So let’s not make the U.S. more like China.
“An enormous threat.” “An unacceptable national security risk.” “A spy balloon in your phone.” These are descriptions—from members of Congress and American regulators—not of a hidden piece of malware or a computer virus, but of the Chinese social-media app TikTok. Most U.S. citizens know TikTok as the place where they can watch people do stupid dances or post clips of themselves cooking. But many government officials view the app as a Trojan horse, a device that will enable the Chinese Communist Party to insinuate itself into American life and subvert national security. And that has led civil servants and elected representatives to call on the U.S. government to cut off Americans’ access to TikTok, the app’s enormous popularity with them notwithstanding.

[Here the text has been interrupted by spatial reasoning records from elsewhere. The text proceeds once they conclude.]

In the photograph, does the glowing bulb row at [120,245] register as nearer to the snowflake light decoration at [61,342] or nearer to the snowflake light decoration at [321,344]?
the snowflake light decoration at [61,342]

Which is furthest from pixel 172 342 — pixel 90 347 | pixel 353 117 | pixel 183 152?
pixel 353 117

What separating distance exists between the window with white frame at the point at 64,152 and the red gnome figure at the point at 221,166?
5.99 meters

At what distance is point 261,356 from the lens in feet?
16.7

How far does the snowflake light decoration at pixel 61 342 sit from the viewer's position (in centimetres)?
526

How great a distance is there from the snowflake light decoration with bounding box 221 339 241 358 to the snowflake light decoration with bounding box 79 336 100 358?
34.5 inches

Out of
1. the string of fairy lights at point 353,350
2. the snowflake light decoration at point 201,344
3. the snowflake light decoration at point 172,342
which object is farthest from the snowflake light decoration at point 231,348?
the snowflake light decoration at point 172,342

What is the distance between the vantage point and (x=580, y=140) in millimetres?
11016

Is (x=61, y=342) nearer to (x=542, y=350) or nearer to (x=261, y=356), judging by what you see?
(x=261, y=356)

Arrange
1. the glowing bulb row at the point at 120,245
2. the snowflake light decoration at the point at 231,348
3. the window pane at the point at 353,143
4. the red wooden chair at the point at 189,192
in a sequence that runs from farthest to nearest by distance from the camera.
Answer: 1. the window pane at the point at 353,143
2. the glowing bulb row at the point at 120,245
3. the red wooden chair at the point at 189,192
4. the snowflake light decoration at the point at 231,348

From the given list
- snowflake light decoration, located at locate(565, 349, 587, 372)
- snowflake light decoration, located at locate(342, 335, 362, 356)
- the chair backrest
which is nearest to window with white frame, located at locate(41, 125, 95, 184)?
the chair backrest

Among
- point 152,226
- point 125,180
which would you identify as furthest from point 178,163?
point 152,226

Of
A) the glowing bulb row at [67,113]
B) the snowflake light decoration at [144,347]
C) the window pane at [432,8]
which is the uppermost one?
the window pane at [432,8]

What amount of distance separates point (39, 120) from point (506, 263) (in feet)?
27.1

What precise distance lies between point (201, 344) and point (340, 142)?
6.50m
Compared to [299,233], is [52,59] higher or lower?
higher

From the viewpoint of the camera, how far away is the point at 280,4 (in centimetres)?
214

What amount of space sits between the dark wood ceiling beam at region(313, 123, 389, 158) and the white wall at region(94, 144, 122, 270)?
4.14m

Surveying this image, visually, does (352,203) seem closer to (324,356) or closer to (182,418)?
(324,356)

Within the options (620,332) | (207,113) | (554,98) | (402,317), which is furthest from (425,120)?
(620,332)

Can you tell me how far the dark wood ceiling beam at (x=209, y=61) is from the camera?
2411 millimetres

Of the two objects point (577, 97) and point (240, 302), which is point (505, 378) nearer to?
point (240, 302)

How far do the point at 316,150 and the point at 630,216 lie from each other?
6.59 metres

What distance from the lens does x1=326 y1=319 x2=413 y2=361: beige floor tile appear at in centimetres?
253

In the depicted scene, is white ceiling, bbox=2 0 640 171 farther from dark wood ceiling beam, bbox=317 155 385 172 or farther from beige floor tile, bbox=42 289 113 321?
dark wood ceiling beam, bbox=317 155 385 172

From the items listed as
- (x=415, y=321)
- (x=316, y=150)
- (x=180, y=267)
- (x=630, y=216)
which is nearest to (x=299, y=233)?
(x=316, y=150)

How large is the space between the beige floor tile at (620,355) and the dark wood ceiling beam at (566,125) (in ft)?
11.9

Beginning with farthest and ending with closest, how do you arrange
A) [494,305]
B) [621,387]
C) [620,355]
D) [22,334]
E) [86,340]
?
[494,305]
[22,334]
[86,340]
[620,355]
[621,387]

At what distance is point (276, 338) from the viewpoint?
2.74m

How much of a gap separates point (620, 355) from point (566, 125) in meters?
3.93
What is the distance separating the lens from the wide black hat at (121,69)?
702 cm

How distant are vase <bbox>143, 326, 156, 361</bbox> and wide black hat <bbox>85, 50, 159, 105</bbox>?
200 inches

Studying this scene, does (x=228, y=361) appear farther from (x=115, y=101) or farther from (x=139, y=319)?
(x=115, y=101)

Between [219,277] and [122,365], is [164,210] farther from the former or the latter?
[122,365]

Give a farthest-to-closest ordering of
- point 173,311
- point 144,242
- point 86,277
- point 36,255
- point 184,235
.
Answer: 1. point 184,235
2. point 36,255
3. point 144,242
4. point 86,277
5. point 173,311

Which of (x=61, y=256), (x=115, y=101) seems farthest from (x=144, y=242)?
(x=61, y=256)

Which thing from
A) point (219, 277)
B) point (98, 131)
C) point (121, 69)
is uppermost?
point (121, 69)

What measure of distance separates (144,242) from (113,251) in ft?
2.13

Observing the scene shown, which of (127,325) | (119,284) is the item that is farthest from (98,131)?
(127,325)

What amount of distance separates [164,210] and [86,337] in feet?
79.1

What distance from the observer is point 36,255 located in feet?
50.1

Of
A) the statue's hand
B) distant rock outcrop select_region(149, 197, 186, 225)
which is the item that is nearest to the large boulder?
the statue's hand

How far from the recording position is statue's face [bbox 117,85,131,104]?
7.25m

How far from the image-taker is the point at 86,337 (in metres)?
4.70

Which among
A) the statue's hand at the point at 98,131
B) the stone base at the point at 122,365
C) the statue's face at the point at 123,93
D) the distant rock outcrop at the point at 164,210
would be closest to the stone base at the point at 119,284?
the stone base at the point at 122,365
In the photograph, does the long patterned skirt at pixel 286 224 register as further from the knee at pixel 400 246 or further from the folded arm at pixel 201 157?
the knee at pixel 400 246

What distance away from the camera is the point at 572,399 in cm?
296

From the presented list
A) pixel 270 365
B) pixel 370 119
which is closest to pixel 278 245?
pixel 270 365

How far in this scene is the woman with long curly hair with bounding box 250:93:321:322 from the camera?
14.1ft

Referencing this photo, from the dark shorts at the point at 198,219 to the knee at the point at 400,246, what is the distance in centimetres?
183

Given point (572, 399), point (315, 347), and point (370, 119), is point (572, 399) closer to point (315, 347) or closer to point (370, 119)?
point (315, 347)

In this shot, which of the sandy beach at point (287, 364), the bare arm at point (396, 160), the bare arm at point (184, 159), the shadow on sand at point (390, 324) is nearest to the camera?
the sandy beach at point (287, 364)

The efforts to ban TikTok go back to the summer of 2020, when President Donald Trump, citing his powers under the International Emergency Economic Powers Act, issued an executive order prohibiting any American from participating in any transaction with the app. That order was struck down in the courts. But the impulse behind it hasn’t gone away. In January, Republican Senator Josh Hawley introduced a bill to ban TikTok from the U.S., and last month, Democrat Mark Warner and Republican John Thune introduced another Senate bill, the RESTRICT Act, which would empower the president to impose tight restrictions on “technology from foreign adversaries”—very much including TikTok.